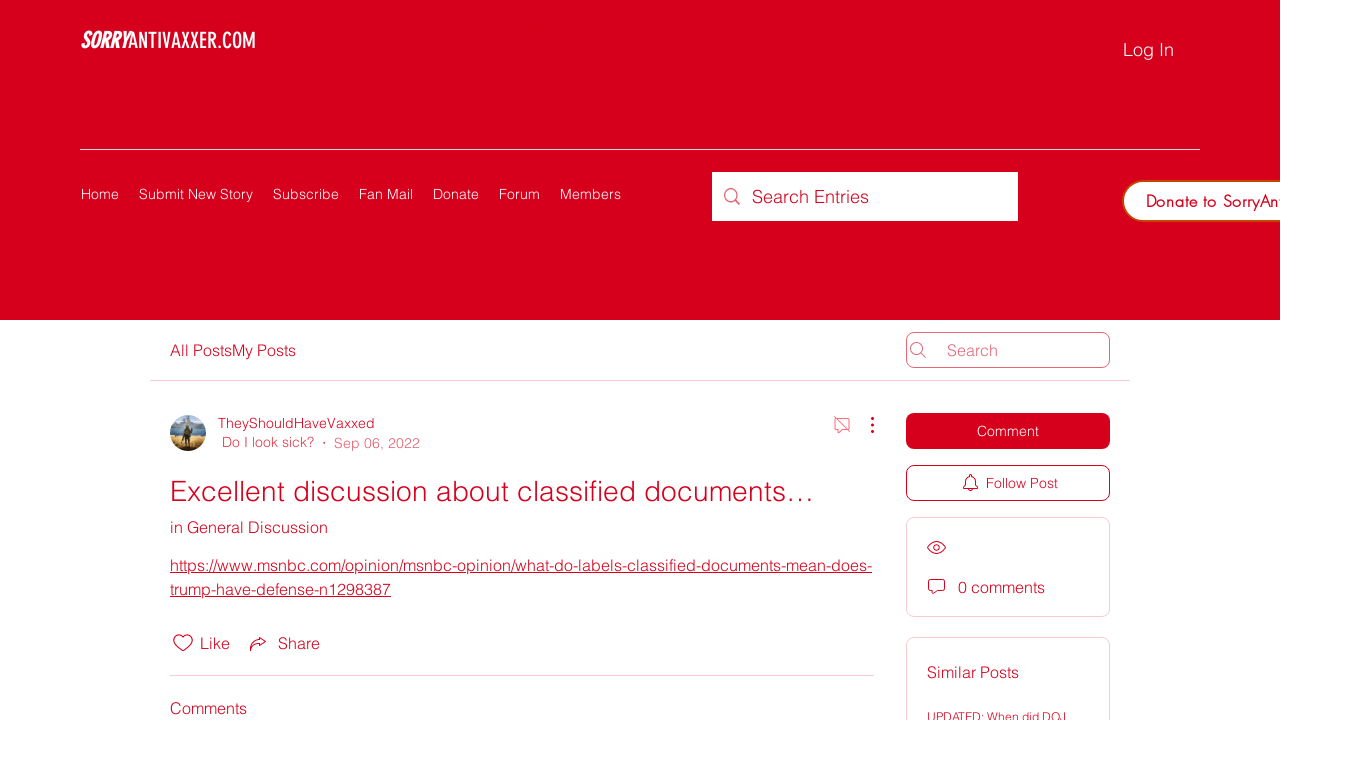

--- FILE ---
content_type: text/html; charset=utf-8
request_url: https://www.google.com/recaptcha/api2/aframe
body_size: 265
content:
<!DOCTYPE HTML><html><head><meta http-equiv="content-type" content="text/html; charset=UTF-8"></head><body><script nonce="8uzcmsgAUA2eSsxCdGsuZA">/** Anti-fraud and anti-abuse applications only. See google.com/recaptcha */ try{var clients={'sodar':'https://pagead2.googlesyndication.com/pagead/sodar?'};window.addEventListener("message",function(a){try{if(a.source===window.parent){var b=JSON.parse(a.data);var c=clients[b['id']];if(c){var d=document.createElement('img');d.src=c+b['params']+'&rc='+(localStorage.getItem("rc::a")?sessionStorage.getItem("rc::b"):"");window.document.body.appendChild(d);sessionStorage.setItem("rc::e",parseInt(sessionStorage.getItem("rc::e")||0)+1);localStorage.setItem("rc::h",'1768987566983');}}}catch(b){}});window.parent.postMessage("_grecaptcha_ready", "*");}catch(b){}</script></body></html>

==

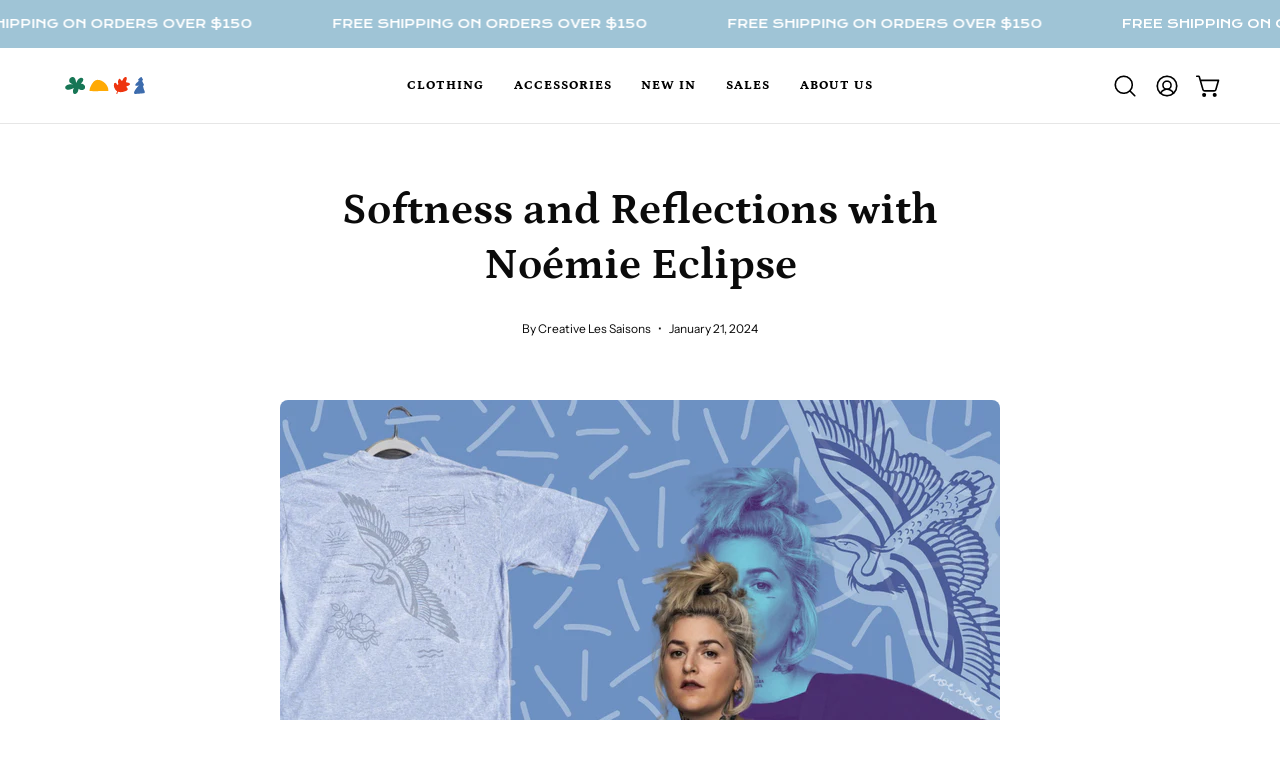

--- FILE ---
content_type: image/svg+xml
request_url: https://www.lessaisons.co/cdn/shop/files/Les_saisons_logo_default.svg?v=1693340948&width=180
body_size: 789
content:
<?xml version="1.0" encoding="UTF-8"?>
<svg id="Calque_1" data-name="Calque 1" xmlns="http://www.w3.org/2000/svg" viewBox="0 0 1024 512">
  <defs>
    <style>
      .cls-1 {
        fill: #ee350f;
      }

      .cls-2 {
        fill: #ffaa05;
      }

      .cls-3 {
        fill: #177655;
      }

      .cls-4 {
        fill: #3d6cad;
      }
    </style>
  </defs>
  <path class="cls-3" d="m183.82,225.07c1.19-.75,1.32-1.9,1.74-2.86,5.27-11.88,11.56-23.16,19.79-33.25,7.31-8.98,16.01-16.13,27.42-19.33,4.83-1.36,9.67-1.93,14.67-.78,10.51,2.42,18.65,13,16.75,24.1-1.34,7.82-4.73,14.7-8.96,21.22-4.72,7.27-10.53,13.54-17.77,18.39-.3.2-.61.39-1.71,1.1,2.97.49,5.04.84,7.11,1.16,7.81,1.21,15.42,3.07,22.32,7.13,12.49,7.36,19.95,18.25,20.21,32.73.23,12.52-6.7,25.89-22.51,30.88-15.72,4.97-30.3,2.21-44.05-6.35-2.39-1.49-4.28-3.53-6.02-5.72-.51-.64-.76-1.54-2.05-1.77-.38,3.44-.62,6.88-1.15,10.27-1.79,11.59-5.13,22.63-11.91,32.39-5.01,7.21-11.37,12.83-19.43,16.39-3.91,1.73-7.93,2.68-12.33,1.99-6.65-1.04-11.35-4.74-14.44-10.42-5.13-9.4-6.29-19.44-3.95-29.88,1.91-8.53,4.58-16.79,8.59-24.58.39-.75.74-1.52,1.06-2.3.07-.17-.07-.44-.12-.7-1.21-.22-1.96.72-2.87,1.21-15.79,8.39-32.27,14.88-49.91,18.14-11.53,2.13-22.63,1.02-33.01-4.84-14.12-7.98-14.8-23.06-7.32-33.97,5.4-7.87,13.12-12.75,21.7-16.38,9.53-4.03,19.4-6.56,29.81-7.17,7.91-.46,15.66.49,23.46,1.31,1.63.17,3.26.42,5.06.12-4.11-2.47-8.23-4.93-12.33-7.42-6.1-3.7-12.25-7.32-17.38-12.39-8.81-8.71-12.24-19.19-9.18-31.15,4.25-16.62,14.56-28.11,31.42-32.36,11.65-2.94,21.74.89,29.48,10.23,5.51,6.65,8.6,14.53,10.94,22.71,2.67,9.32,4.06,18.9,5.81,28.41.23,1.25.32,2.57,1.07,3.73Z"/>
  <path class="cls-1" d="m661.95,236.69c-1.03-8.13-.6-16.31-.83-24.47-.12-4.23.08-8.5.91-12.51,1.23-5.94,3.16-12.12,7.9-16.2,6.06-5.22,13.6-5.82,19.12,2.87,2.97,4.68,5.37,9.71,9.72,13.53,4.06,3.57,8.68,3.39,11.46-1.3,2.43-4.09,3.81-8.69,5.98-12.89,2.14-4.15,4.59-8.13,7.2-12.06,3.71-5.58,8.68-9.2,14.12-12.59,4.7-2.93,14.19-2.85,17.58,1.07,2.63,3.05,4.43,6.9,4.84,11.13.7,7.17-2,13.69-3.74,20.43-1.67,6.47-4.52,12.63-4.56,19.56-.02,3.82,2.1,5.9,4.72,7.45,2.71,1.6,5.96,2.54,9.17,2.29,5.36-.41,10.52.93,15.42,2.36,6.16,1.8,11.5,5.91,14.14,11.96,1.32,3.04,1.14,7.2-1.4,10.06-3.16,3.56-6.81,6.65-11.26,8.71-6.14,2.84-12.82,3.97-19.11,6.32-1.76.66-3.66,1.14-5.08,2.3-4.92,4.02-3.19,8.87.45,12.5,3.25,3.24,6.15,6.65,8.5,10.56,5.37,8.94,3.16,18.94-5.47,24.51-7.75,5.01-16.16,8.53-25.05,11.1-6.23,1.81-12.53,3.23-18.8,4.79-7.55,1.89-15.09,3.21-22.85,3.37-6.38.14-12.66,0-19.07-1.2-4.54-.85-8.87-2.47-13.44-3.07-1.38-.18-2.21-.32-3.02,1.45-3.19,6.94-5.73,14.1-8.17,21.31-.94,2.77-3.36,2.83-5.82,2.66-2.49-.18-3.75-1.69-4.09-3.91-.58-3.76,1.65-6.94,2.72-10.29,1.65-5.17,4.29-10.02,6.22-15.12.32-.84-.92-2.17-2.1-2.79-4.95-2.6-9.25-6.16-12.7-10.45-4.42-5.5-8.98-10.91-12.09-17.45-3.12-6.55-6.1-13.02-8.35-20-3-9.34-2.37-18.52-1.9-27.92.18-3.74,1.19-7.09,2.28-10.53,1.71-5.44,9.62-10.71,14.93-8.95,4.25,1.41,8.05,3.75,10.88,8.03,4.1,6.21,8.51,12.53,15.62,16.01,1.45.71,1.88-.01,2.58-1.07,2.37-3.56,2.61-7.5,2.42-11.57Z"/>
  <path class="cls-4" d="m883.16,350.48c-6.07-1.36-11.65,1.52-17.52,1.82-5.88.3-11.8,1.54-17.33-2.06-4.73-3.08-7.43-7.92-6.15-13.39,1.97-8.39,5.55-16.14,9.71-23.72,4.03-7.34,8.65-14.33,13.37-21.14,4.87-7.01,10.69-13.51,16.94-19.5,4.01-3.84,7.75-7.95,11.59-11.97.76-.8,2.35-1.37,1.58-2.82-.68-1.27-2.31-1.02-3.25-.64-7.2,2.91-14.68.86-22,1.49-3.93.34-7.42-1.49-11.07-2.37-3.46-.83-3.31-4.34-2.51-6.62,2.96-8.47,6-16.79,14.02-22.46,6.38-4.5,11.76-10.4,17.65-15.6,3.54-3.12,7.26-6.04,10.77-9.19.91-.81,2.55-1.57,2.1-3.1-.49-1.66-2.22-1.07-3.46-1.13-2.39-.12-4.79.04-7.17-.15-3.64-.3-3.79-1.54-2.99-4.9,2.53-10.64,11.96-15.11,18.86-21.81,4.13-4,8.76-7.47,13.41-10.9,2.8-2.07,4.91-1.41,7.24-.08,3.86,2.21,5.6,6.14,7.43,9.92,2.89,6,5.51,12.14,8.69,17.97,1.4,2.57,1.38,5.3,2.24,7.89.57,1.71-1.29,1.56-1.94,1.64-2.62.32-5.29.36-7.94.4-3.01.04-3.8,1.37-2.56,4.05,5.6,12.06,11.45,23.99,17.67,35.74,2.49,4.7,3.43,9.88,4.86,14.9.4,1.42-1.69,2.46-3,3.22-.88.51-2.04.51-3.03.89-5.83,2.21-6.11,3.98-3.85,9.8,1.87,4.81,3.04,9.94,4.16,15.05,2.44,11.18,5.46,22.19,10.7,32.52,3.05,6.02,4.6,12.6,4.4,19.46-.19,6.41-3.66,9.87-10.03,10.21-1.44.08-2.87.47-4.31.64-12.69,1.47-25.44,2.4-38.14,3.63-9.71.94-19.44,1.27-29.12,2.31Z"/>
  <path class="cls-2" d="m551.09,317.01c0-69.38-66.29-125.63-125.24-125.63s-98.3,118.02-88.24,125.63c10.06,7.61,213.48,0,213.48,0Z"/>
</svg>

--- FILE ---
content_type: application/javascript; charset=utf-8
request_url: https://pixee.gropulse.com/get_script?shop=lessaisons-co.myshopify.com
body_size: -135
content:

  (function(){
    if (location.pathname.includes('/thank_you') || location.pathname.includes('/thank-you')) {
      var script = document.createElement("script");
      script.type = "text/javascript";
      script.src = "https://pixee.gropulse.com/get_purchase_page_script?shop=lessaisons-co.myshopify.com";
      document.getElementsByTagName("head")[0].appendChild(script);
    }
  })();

**Exercise:** Above are the records; copy each line from them that includes the string "head".

**Finished exercise:**
<!DOCTYPE HTML><html><head><meta http-equiv="content-type" content="text/html; charset=UTF-8"></head><body><script nonce="8uzcmsgAUA2eSsxCdGsuZA">/** Anti-fraud and anti-abuse applications only. See google.com/recaptcha */ try{var clients={'sodar':'https://pagead2.googlesyndication.com/pagead/sodar?'};window.addEventListener("message",function(a){try{if(a.source===window.parent){var b=JSON.parse(a.data);var c=clients[b['id']];if(c){var d=document.createElement('img');d.src=c+b['params']+'&rc='+(localStorage.getItem("rc::a")?sessionStorage.getItem("rc::b"):"");window.document.body.appendChild(d);sessionStorage.setItem("rc::e",parseInt(sessionStorage.getItem("rc::e")||0)+1);localStorage.setItem("rc::h",'1768987566983');}}}catch(b){}});window.parent.postMessage("_grecaptcha_ready", "*");}catch(b){}</script></body></html>
      document.getElementsByTagName("head")[0].appendChild(script);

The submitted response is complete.